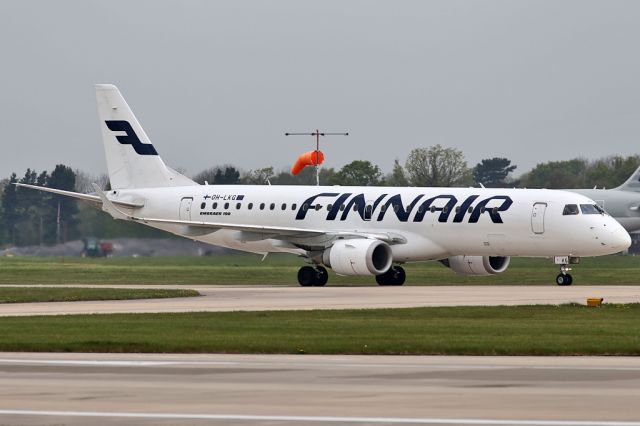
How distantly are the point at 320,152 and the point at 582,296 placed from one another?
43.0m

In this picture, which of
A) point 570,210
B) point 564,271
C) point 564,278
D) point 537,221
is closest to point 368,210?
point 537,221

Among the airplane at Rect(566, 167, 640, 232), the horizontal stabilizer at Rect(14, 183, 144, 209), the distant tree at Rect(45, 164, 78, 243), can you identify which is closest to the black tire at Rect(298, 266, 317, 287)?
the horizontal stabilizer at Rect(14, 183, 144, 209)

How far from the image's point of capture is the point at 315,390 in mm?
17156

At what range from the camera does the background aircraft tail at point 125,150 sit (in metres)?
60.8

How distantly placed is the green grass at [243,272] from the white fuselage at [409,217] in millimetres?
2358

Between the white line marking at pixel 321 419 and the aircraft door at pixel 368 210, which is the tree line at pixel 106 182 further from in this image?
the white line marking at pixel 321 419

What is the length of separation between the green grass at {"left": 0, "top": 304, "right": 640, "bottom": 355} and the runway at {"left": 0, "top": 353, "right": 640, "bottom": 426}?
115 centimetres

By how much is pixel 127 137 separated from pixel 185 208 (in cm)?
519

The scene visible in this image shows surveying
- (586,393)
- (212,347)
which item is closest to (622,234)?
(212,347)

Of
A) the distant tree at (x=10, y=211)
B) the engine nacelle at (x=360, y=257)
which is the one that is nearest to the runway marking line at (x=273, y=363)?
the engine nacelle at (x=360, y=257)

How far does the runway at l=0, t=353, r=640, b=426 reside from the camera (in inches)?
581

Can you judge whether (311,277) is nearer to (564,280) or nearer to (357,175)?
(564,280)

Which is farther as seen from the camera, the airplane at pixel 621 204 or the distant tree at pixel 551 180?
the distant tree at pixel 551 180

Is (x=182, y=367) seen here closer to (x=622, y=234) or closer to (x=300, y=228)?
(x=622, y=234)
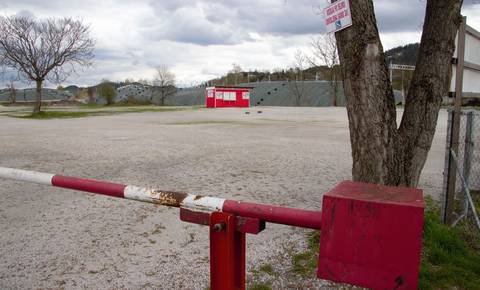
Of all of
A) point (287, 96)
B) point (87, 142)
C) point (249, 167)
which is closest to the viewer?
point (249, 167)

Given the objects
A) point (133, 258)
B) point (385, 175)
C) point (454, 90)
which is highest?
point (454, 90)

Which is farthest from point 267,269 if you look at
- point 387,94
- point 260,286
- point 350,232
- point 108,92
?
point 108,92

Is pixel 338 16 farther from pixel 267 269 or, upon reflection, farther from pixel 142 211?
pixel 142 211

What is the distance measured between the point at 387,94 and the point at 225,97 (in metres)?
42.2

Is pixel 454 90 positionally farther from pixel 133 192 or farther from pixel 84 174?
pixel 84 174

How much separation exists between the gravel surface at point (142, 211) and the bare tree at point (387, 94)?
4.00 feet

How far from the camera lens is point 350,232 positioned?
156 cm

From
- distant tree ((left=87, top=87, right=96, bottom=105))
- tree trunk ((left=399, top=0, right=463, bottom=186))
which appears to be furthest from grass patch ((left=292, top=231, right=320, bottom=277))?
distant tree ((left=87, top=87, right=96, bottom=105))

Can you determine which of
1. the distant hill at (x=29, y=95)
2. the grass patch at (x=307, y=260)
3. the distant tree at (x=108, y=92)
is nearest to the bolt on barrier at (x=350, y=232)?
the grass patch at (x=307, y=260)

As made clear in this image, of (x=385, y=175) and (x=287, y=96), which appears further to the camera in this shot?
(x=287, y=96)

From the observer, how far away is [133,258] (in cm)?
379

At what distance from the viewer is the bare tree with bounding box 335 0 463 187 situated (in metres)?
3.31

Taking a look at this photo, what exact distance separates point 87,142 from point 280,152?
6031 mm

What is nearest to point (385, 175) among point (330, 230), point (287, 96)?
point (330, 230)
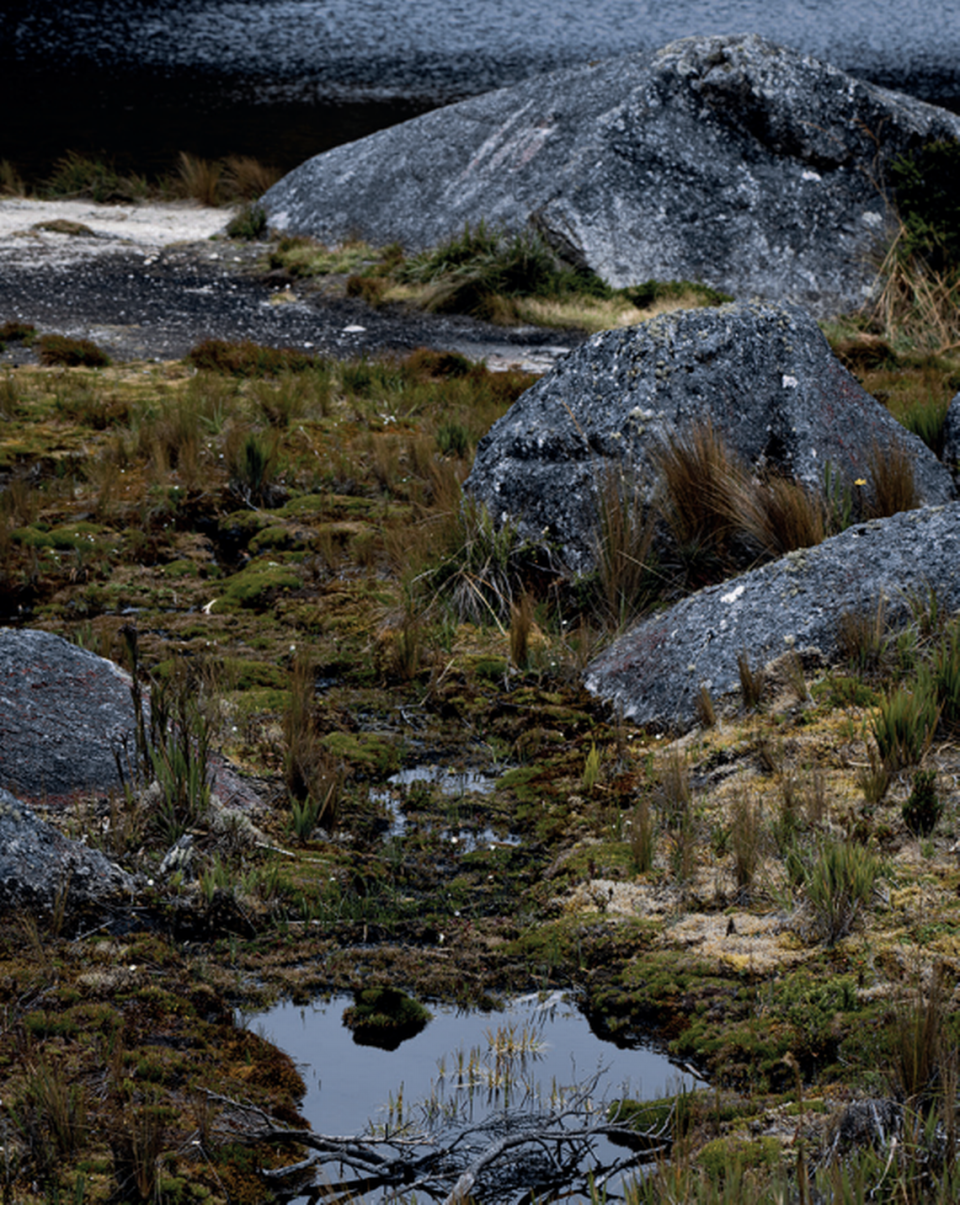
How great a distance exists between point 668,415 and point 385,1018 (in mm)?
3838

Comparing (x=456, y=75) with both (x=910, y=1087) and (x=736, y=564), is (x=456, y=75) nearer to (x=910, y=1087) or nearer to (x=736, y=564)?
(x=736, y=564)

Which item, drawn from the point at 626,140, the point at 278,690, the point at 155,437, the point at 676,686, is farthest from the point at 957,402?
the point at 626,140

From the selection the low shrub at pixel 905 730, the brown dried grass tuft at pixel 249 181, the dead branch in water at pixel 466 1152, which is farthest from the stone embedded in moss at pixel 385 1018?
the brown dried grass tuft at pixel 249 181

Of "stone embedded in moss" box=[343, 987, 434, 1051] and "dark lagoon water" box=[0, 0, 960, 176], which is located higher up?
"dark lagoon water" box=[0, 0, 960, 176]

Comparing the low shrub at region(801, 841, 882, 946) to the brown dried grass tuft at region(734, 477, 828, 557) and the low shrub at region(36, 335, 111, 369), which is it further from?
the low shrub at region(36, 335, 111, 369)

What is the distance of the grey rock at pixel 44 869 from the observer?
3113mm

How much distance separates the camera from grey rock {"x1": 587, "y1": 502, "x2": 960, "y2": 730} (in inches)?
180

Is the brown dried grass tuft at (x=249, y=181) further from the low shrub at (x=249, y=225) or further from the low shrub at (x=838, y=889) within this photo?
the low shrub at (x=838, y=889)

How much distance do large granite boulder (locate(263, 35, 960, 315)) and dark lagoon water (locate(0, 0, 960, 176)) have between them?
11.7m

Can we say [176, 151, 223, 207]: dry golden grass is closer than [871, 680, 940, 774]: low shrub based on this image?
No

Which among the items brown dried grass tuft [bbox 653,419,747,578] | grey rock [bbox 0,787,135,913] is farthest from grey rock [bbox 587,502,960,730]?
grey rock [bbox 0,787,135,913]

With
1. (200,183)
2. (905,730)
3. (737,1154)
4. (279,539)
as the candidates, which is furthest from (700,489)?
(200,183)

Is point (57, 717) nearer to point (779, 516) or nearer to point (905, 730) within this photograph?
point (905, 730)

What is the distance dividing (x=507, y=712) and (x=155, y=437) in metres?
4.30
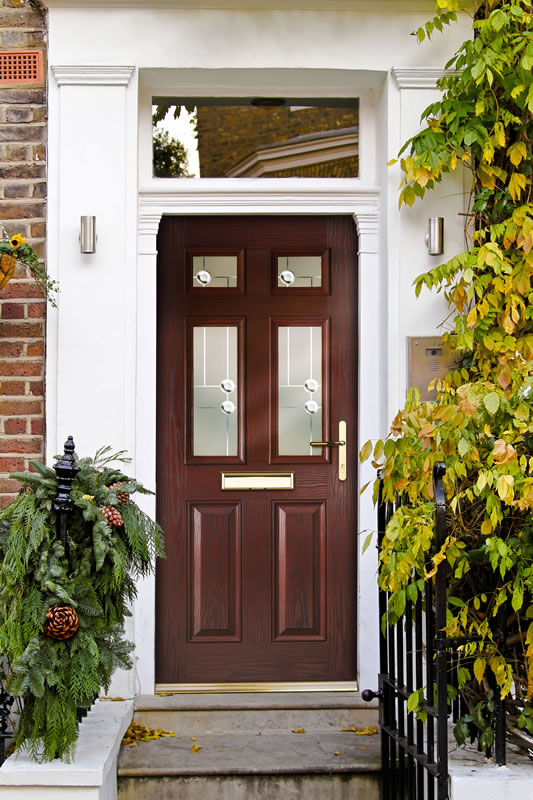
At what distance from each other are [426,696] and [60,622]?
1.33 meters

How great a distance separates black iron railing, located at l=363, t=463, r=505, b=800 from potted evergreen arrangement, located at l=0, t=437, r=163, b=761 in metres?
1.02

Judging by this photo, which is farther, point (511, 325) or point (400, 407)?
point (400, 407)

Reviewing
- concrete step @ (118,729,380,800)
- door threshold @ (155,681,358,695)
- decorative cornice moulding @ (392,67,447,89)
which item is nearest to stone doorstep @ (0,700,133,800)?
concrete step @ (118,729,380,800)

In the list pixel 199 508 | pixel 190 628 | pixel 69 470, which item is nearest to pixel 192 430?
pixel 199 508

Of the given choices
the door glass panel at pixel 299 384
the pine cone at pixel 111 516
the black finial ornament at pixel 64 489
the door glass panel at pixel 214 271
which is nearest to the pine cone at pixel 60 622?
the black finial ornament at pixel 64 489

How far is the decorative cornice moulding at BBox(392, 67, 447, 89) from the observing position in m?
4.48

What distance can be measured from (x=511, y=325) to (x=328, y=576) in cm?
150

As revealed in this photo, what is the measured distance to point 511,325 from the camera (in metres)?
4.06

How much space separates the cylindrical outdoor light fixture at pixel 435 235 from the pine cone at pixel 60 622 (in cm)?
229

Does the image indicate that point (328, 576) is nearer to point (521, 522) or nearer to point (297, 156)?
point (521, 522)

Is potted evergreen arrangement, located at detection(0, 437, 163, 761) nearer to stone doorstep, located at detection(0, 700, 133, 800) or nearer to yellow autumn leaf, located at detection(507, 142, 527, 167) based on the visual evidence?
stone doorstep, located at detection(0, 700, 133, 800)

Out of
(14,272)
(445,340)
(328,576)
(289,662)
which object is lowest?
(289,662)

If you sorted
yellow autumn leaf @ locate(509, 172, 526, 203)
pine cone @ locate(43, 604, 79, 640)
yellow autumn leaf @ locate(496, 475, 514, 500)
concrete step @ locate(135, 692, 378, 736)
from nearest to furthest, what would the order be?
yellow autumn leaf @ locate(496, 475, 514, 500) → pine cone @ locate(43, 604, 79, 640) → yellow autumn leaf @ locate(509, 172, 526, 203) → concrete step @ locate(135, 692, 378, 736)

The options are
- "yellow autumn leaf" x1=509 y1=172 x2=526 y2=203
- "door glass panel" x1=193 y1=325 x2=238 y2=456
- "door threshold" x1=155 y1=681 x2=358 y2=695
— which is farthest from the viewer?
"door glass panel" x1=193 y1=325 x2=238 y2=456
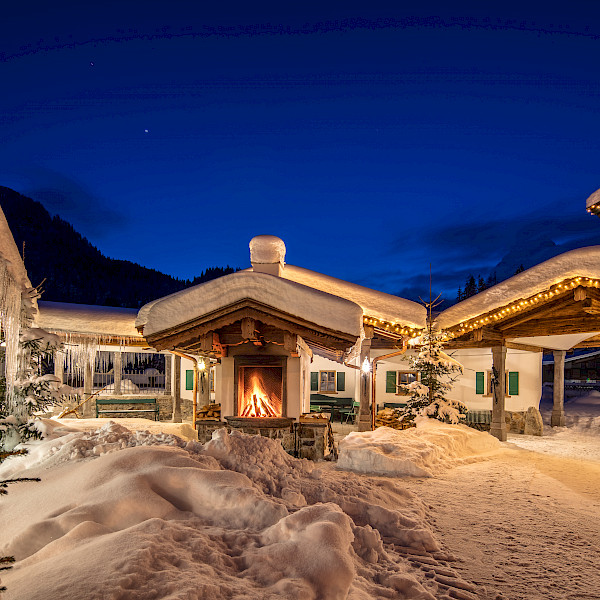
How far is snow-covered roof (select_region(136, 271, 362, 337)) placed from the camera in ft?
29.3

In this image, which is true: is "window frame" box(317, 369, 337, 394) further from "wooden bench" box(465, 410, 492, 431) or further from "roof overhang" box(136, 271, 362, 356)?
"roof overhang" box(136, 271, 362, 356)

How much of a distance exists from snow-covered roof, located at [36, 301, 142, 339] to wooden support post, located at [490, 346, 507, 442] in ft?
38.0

SET TASK: Count the lines of the data above that contain the string "stabilizer", treating uppercase and lowercase as distinct. Reply with the number alone.

RESULT OF THE TASK: 2